Municipales à La Réunion : une bataille décisive dans les 24 communes de l’île

ByRédaction

March 15, 2026

Ce dimanche 15 mars, les électeurs de La Réunion sont appelés aux urnes pour le premier tour des élections municipales. Le second tour, si nécessaire, se tiendra le 22 mars. Ce scrutin permettra de renouveler les conseils municipaux des 24 communes de l’île et de désigner les maires qui dirigeront ces collectivités pour les six prochaines années. Comme à chaque échéance locale, ces élections constituent un moment clé de la vie démocratique réunionnaise.

Des communes aux réalités contrastées

Le paysage électoral réunionnais est marqué par de fortes disparités entre les communes. La capitale Saint-Denis domine largement avec 104 885 électeurs inscrits, suivie par Saint-Paul (82 774) et Saint-Pierre (64 293). Dans ces grandes villes, les campagnes électorales prennent souvent une dimension stratégique tant les enjeux en matière d’urbanisme, d’infrastructures et de services publics sont importants.
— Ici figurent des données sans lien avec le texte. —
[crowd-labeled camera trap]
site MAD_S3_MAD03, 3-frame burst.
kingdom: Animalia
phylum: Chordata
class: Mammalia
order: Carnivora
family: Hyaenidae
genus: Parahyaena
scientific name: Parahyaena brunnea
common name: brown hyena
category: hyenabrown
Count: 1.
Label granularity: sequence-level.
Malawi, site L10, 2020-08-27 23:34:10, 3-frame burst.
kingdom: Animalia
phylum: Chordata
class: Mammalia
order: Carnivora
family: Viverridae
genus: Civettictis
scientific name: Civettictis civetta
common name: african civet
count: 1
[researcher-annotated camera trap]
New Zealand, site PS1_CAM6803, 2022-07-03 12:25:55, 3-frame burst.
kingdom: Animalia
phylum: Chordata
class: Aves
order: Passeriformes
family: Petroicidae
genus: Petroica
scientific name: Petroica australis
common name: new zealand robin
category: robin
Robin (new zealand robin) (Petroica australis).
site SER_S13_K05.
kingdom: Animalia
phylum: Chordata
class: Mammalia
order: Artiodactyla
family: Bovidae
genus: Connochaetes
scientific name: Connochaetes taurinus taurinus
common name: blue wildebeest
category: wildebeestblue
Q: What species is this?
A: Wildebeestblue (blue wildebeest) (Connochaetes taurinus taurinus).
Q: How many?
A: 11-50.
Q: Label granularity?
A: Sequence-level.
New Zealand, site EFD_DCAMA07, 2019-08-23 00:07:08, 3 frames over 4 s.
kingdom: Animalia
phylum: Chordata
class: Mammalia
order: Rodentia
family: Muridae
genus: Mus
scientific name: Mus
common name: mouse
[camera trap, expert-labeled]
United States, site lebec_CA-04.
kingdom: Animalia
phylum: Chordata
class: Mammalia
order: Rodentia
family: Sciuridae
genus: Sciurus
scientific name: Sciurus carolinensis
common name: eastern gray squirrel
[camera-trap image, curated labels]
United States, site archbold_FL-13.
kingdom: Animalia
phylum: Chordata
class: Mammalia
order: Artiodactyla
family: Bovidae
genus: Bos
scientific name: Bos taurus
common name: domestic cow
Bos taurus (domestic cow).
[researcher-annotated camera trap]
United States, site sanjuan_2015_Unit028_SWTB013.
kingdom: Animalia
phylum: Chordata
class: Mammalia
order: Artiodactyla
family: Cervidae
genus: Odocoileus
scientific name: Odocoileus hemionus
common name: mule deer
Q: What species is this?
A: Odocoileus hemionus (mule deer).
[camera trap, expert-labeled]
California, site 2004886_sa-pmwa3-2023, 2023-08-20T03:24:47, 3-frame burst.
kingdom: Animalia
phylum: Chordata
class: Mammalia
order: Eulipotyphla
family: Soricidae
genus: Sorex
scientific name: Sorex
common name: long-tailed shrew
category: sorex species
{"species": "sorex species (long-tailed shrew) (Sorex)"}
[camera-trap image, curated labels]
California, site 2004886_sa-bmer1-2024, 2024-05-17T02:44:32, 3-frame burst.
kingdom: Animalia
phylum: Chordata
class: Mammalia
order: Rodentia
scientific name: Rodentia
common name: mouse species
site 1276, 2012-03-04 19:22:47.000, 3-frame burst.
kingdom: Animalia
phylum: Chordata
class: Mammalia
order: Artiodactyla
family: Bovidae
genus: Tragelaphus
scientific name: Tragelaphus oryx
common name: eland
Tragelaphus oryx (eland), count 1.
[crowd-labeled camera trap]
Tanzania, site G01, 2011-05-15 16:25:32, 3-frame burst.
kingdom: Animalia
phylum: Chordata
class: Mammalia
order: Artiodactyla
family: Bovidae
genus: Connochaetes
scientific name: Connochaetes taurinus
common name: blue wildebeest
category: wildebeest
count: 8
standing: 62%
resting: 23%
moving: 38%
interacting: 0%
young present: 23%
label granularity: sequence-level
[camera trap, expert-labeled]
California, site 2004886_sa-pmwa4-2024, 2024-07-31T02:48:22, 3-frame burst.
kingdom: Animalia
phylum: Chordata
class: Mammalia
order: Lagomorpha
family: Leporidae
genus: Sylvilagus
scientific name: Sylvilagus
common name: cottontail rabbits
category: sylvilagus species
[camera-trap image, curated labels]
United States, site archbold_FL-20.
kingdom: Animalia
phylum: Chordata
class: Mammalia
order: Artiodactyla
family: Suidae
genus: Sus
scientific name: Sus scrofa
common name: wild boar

À l’inverse, certaines communes plus rurales disposent d’un électorat beaucoup plus restreint. Entre-Deux, Cilaos ou Sainte-Rose présentent des dynamiques différentes où la proximité entre candidats et électeurs joue un rôle déterminant.

Les taux de participation reflètent également ces contrastes. Certaines communes se distinguent par une mobilisation remarquable. À Sainte-Rose, près de 87 % des électeurs avaient participé au second tour des municipales de 2020. D’autres, comme Saint-Leu, avaient enregistré une abstention dépassant les 69 %, illustrant un défi persistant de mobilisation citoyenne.

Une compétition politique soutenue

Pour ces municipales 2026, la compétition s’annonce intense dans plusieurs communes. À Saint-Denis, neuf listes sont en lice, tandis que Sainte-Suzanne en compte onze, preuve de la vitalité – mais aussi de la fragmentation – de la scène politique locale.

Dans les communes plus petites, le nombre de listes varie généralement entre deux et six, comme à Entre-Deux ou à Saint-Leu. Les candidats viennent d’horizons divers : anciens maires, figures politiques établies, mais aussi jeunes candidats et acteurs de la société civile.

La politique municipale réunionnaise est marquée par certaines longévités impressionnantes. Roland Robert a dirigé La Possession pendant 43 ans, tandis que Jean-Paul Virapoullé a administré Saint-André durant plus de quatre décennies.

Cependant, une nouvelle génération d’élus commence à émerger. L’exemple de Juliana M’Doihama, élue maire de Saint-Louis à seulement 36 ans, illustre cette évolution vers un renouvellement progressif du paysage politique.

Ces élections municipales détermineront la gestion des communes pour les six prochaines années. Les électeurs devront choisir les équipes qui piloteront des dossiers essentiels : urbanisme, développement économique, services publics ou encore cohésion sociale.